Tocada de meninas e meninos espalhados pela campina de Chácara,
naqueles sábados de manhã, em meio ao capim verde e gordo, sob o
céu azulante de maio. Com muita ansiedade, vivíamos essas aventuras
de férias na companhia de muitos primos, sempre vigiados de perto
pela nossa avó, a quem tratávamos carinhosamente pelo apelido de “Déia”.
Na tripartição temporal de nossas emoções, sempre nos envolvíamos
intensamente nos “antes”, “durante” e “depois” dos piqueniques, jogados
como felizes bezerros sem dono naqueles pastos morrados.

O “antes” consistia na eletrizante idealização, nas estratégias e planejamentos,
no ritual de todos os preparos do dia anterior: a expectativa
dos bolos e biscoitos variados, geleia e sucos ralos sacudidos, adocicados
e guardados em cantis de plástico recém-comprados no armazém da esquina.
Cantis que, além de não manter gelados os líquidos, ainda tinham o
poder de adicionar seu gostinho enjoativo de plástico novo sobre qualquer
bebida que ali entrasse. Havia também a espera sagrada por aquela galinha
caipira especial, frita no fogão de lenha, que era embalada e preparada
para o “almoço vip” do dia seguinte.

O ponto principal ao menos para mim,
é claro, é que a noite de véspera nunca acabava cedo e nunca ficava sem a
aguardada “contação de histórias” e “causos”, dos quais minha avó era a
maior mestre que já ouvi. Ninguém costurava tradição e invenção com tamanha
desenvoltura. Ninguém mais saberia repetir a mesma história tantas
vezes, acrescentando sempre uma fala ou uma cena nova a cada nova
narrativa. Ninguém sabia tantas histórias assim, de cabeça, sem ler livro
nenhum, sobre todos os assuntos. A molecada sempre ia dormir com a cabeça
embalada nos sonhos de terras perdidas onde habitavam gigantes,
anões, porteiras e sapos que falam e voam até o céu, princesas e riquezas
inacabáveis. Monstros maus e poderosos e garotos sabidos que com a medida
certa, às vezes com as palavras mágicas e muita disciplina, sempre
conseguiam dar um jeito de contornar as mais terríveis situações.

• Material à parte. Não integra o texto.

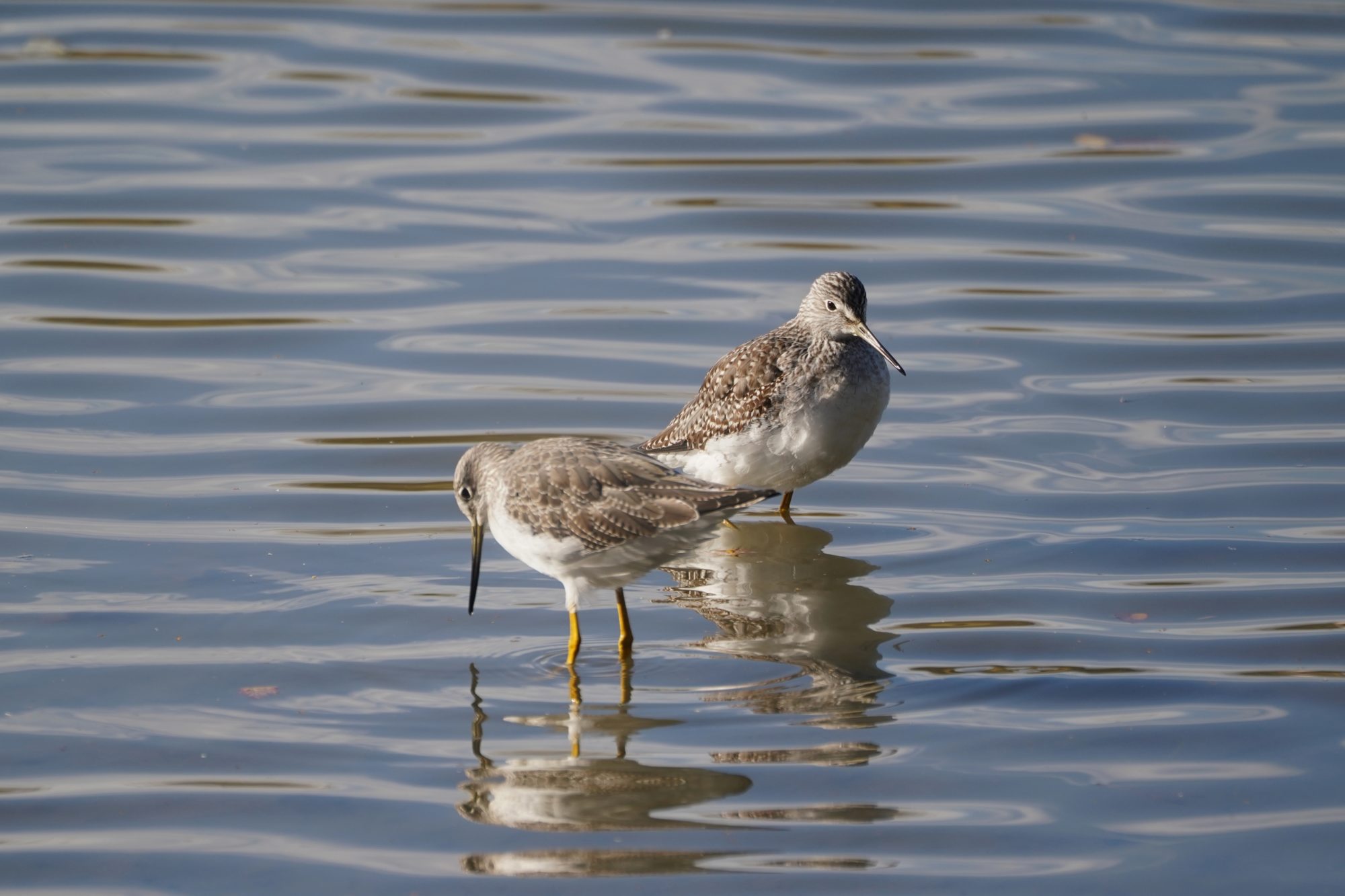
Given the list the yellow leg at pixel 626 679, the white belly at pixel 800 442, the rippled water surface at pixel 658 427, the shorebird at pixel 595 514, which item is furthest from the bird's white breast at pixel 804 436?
the yellow leg at pixel 626 679

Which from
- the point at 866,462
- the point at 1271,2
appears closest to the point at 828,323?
the point at 866,462

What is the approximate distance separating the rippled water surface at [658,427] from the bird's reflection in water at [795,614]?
0.03 meters

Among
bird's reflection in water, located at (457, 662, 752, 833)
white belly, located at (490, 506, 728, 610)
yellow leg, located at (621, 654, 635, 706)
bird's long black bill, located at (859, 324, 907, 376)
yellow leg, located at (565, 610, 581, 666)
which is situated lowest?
bird's reflection in water, located at (457, 662, 752, 833)

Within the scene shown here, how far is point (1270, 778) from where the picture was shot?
6461 mm

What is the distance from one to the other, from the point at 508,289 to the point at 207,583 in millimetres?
5149

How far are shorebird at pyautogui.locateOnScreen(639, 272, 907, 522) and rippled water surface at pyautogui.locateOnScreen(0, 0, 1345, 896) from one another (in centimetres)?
46

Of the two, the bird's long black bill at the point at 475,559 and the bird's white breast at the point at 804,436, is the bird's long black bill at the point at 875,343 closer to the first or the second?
the bird's white breast at the point at 804,436

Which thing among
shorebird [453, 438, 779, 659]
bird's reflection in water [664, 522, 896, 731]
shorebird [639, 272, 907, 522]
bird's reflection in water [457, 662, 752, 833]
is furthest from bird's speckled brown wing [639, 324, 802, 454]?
bird's reflection in water [457, 662, 752, 833]

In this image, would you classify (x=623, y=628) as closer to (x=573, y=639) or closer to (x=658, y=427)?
(x=573, y=639)

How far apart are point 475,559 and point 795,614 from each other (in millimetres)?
1689

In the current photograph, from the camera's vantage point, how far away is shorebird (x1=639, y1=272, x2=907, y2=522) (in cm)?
939

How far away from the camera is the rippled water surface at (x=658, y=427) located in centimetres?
628

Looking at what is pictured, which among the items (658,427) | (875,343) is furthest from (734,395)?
(658,427)

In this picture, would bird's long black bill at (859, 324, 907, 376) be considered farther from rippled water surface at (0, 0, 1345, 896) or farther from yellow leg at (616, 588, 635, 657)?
yellow leg at (616, 588, 635, 657)
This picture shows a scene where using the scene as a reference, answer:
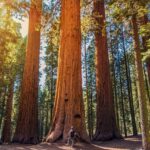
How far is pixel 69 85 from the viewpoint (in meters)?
9.82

O “durante” era a própria ação em sua melhor natureza, caracterizada
pelas gangorras montadas com cordas e um pedacinho de tábua de madeira,
a zoeira de crianças correndo morro acima, poeira subindo nos pés da
molecada descalça aos incontidos gritos de sobe-em-árvore, desce d’árvore,
pega abiu, cata manga, rouba pitanga. “Cuidado, menino, que esse galho
não guenta seu peso!”, “Não derruba manga verde”, “Não chega perto do
curral que lá tem boi bravo e tem perigo!”, “Não judia do seu primo, porque
ele é mais pequeno!” O prêmio gourmet da tarde era a grande manga espada
verde, com sal, recém colhida do pé e descascada no canivete, estalando
na língua e seu azedinho pra tirar umas lágrimas felizes dos olhos.

O retorno para casa ao final da tarde coroava a saga joyceana desses
pequenos Ulysses que queriam viver todas as possibilidades da infância
na duração de um único dia. O momento do “depois”, a Odisseia do retorno
para casa, era deflagrado com o grito de ordem de nossa avó, e então
tinha início a operação de retirada estratégica do campo, com a juntada
das toalhas, panelas e restos do piquenique celebrado até o último instante,
àquela hora do sol, que até há poucos instantes rachava a cabeça com
seu calor, ir cedendo aos poucos para o fim de tarde friozinho do final de
abril.

Descíamos todos somente após todo mundo ter tirado seu merecido
descanso nas sombras das muitas mangueiras, cada uma de um tipo: manga-
rosa, coquinho, espada, coração-de-boi. Nas beiradas do pasto também
havia frutas de todo tipo: além de mangas, pitangas, goiabas, isso sem falar
no delicioso e ardiloso abiu amarelo-rajado-verde que depois de nos propiciar
um banquete com seu conteúdo doce, suave e macilento, colava a boca
dos incautos apreciadores com um visgo de difícil tirada, situação que só
seria revertida mais tarde, em casa, com alguma piedade dos adultos e colheradas
de azeite de oliva espalhadas nos lábios.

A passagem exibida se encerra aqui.